Yasmeen Abu Sumaqa, Manar Abu-Abbas, Omar Khraisat, Ahmad Rayan and Mohammad Othman Abudari
This study aims to identify the reasons for unmet health-care needs and related barriers among the Roma population with chronic diseases in Jordan.
Abstract
Purpose
This study aims to identify the reasons for unmet health-care needs and related barriers among the Roma population with chronic diseases in Jordan.

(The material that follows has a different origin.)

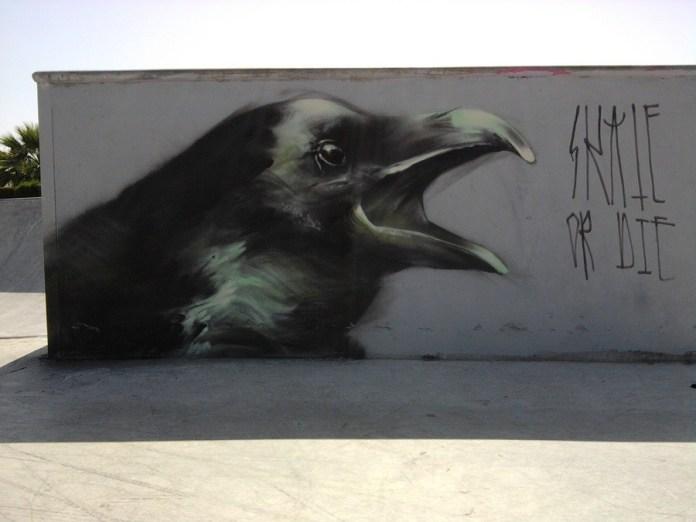 Ravens by Mesa 2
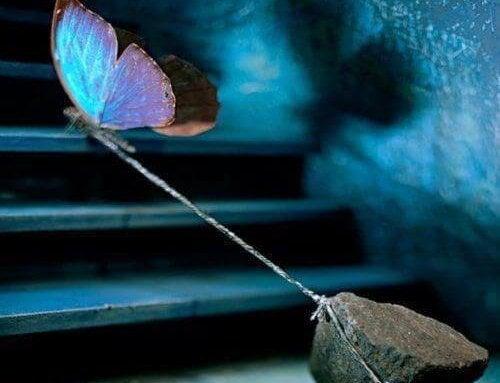 Sommerfugl bærer sten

Design/methodology/approach
A descriptive survey with a cross-sectional design was conducted, involving a sample of 347 Jordanian Roma participants. Data collection was performed using a structured questionnaire based on the Canadian Community Health Survey.
Findings
The analysis revealed that within the three categories of reasons for unmet health-care needs (accessibility, availability and acceptability), “Transportation issues” under the accessibility category constitute the most reported reasons: (mean = 90.4%, SD = 22.6%), followed by “Cost” (mean = 89.0%, SD = 26.2%) and “Care not available in the area” (mean = 85.8%, SD = 23.6%). Predictors of unmet health-care needs were being married, having health insurance and self-perception of mental health (OR = 0.215, p = 0.044), (OR = 0.391, p = 0.008) and (OR = 0.302, p = 0.002) respectively.
Originality/value
Unmet health-care needs are highly prevalent among Jordanian Roma, rendering them a vulnerable group susceptible to other diseases. To address this pressing issue, concerted and comprehensive efforts should be made to improve the utilization and accessibility of health-care services within this community. Furthermore, efforts should be made to elevate their social standing and status. facilitate their integration into the broader community.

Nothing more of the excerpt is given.